- Tenure: 1689–1719
- Predecessor: Sir Ewen Cameron, 17th Lochiel
- Successor: Donald Cameron, 19th Lochiel
- Born: c. 1663 Achnacarry, Lochaber, Scotland
- Died: c. 1747 (aged 83) Nieuport, French Flanders
- Spouse(s): Isobel Campbell
- Issue: Donald Cameron of Lochiel John Cameron, 1st of Fassiefern Fr. Alexander Cameron Dr. Archibald Cameron

= John Cameron of Lochiel =

John Cameron of Lochiel (1663–1747) was a Scottish Jacobite and the 18th Lochiel of Clan Cameron. He was the father of several prominent Jacobite figures, including Donald Cameron of Lochiel, otherwise known as the Gentle Lochiel, who played an important role in the 1745 Jacobite Rising.
== Biography ==
John Cameron was the eldest son of Sir Ewen Cameron of Lochiel and his second wife, Isobel Maclean, daughter of Sir Lachlan Maclean, 1st Baronet. His famed father had been one of the first to join Glencairn's rising for King Charles II, by whose favour he was knighted in 1681. He fought with his father at the Battle of Killiecrankie in 1689.

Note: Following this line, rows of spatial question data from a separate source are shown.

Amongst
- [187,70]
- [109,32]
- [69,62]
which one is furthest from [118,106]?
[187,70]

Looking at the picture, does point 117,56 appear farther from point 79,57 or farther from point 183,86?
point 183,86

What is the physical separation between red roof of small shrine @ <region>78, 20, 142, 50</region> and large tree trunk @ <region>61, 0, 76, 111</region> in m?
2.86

As acting chief of the clan, Cameron joined the Earl of Mar's forces in the 1715 Rising. At the Battle of Sheriffmuir, he displayed inept military leadership which saw the Camerons routed. He was attainted and forced into exile in France, but nonetheless, on 27 January 1717, was made a Lord of Parliament in Jacobite peerage by the Old Pretender "James III and VIII".

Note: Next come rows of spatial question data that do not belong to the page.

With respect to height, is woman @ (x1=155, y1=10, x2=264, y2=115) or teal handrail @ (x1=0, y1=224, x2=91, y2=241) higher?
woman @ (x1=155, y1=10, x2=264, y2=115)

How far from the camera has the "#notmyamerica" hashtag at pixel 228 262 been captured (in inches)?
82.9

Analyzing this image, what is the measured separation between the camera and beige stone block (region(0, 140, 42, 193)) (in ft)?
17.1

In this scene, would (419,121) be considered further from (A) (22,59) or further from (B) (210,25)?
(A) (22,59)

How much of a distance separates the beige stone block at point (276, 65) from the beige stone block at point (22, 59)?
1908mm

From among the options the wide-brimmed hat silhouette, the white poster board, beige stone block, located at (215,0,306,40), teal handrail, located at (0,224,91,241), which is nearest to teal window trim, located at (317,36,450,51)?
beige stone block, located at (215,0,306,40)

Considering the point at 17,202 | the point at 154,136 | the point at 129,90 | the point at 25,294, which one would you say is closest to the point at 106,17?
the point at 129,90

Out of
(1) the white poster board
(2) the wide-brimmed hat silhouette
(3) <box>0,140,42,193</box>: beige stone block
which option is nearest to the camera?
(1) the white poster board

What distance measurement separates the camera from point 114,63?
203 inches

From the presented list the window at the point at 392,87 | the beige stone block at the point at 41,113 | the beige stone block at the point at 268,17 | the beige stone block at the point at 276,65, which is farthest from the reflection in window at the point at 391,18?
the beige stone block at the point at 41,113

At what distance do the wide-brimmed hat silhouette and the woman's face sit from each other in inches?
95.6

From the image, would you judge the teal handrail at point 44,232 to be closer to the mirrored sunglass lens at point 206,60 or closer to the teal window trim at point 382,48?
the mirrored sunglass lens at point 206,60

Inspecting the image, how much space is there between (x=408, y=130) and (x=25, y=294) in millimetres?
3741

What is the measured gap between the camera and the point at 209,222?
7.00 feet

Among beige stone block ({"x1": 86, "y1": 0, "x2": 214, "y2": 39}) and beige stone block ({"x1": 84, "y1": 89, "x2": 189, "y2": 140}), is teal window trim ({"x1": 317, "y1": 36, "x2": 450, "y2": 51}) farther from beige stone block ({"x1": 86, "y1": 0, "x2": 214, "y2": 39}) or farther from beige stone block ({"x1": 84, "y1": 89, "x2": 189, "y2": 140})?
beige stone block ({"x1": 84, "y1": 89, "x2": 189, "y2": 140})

During the 1719 Rising, Cameron fought at Glenshiel and following that defeat returned to exile permanently. Old Lochiel, as he came to be known, was granted a generous pension by King James. He lived lavishly in Paris, but later occupied cheaper residence in Boulogne alongside his cousin Sir Hector Maclean, also chief-in-exile of Clan Maclean. Old Lochiel died at Nieuport, French Flanders in 1747. Whether or not he took part in the 1745 Rising is uncertain; unlikely given that he would have been about 80 years old at the time.

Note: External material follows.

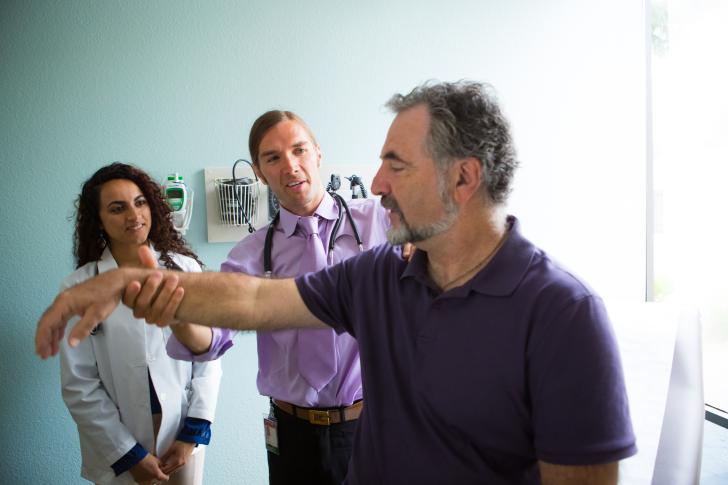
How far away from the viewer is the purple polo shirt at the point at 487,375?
864 mm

Cameron had married Isobel Campbell, daughter of Sir Alexander Campbell, 6th of Lochnell and Margaret Stewart. His eldest son and successor was Donald Cameron of Lochiel (1695–1748), who played an important role in the Jacobite rising of 1745. His other sons were John Cameron, 1st of Fassiefern (1698–1785), Alexander Cameron (1701–1746), a Jacobite courtier and Catholic convert, and Archibald Cameron (1707–1753), Prince Charles's personal physician who was the last Jacobite to be executed for treason in 1753.